Peck noted that District Attorney Kathleen Rice ". . . certainly can refuse to initiate and continue prosecution based upon tainted evidence."
He's right about that. In one example cited in his decision, Peck leaves no ambiguity about the necessity of re-testing potentially tainted evidence from the lab. "The blood analyst on this case," he said, "mislabeled nine alcohol test results, the effect of which ascribed incorrect results to nine defendants."
In other words, the analyst who tested Marino's blood turns out -- months later, after the lab's problems came to light -- to be the same analyst responsible for attaching nine other alcohol test results to the wrong case files.
No wonder the judge ordered a new trial. And, in so doing, he likely opened the floodgates for other defense attorneys to challenge crime lab findings introduced as evidence in thousands of past and current court cases.
Rice, uncharacteristically, had no comment on Peck's decision Monday. In court, an assistant district attorney said the office would appeal.
That's the DA's choice; but it's the wrong one. As it is, Rice's office, recognizing problems at the lab, now gives defense lawyers, as part of the discovery process, copies of a report issued by the evaluation company that put the lab on probation.
That's not enough, Peck said in his ruling, pointing out the DA's office can't say it has no confidence in the lab and then go into court and stand by the lab's work.
The job of prosecuting using evidence from the lab got tougher in Marino's case because week after week, as the hearing continued, there were more and more revelations about serious issues -- from inaccurate lab testing to indications that supervisors knew but said little about problems at the facility.
Peck, a prosecutor under the late District Attorney Denis Dillon, praised Rice and County Executive Edward Mangano for their "prompt and responsible actions" in closing the lab.
But the damage is done. As it is, Gov. Andrew M. Cuomo has asked an inspector general to investigate what went wrong. That can't be enough.
Tuesday and Wednesday, defendants will go into Nassau criminal courts, where they are presumed innocent. It is up to prosecutors to prove otherwise, beyond a reasonable a doubt.

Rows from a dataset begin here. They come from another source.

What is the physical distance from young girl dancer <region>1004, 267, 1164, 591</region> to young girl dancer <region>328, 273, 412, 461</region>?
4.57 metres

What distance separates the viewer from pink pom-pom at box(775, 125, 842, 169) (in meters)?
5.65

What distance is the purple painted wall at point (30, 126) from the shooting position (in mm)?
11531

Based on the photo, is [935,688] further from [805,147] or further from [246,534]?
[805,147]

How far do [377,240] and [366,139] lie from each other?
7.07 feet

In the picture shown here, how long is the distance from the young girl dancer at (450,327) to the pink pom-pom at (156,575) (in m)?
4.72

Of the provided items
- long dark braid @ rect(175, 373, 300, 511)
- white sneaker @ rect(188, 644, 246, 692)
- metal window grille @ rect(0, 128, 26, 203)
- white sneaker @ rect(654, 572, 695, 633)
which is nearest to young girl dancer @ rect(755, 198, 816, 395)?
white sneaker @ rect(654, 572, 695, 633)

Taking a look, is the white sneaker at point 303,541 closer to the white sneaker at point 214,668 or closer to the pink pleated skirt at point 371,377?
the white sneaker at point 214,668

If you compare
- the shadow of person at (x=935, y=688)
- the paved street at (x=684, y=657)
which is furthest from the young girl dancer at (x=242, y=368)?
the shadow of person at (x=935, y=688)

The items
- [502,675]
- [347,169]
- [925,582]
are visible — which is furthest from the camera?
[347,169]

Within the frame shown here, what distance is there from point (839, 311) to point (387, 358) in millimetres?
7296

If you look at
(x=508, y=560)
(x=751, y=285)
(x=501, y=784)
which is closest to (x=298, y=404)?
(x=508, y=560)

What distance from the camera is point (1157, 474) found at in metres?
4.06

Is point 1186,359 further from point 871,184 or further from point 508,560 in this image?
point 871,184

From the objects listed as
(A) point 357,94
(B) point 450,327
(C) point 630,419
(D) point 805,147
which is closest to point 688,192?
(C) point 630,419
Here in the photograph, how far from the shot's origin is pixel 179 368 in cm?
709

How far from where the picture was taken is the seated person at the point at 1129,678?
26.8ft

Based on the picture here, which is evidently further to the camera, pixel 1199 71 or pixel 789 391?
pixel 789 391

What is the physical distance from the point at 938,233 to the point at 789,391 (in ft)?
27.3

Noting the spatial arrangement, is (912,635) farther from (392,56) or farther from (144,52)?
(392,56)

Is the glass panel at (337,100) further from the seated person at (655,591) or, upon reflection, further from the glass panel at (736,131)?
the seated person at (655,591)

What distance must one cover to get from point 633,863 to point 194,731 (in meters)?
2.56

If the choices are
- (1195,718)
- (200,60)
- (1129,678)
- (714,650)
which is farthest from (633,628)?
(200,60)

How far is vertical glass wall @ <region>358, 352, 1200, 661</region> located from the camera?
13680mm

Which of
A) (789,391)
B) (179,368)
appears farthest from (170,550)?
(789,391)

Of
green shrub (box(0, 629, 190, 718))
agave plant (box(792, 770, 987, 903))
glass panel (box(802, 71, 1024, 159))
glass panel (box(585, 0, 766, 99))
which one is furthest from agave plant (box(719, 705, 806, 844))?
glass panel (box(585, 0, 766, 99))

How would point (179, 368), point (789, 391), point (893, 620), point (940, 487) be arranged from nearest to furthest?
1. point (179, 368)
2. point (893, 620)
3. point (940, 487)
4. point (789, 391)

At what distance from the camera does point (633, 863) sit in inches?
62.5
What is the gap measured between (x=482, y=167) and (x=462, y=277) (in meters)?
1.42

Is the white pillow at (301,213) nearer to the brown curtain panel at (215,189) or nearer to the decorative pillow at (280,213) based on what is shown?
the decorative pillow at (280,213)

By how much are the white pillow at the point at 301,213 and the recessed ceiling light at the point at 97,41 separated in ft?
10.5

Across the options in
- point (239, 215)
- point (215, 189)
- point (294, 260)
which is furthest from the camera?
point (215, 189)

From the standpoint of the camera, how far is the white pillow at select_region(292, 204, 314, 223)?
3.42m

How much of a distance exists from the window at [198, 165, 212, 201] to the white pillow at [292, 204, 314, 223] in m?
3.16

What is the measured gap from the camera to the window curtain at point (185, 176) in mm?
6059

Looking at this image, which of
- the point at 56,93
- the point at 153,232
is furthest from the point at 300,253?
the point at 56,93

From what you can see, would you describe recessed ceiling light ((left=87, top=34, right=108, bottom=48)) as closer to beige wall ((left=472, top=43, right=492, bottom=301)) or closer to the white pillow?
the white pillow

But the lab's woes are casting shadows of doubt, as Assistant District Attorney Robert Schwartz acknowledged during a hearing on Rice's unsuccessful attempt to push for the appointment of the special prosecutor she wanted. "Many of the cases that this office is currently prosecuting have been put at risk," Schwartz said then. "Many of the cases that this office has prosecuted in the past are also at risk . . ."
So why the appeal of Peck's decision? Why the delay when what's needed is so clear and so necessary?
The acting lab director early on in his investigation found problems while reviewing paperwork. It's time to go even further. Retest lab results for current cases; and Rice should announce she's stopping prosecutions that rely significantly on lab results until new testing can be done.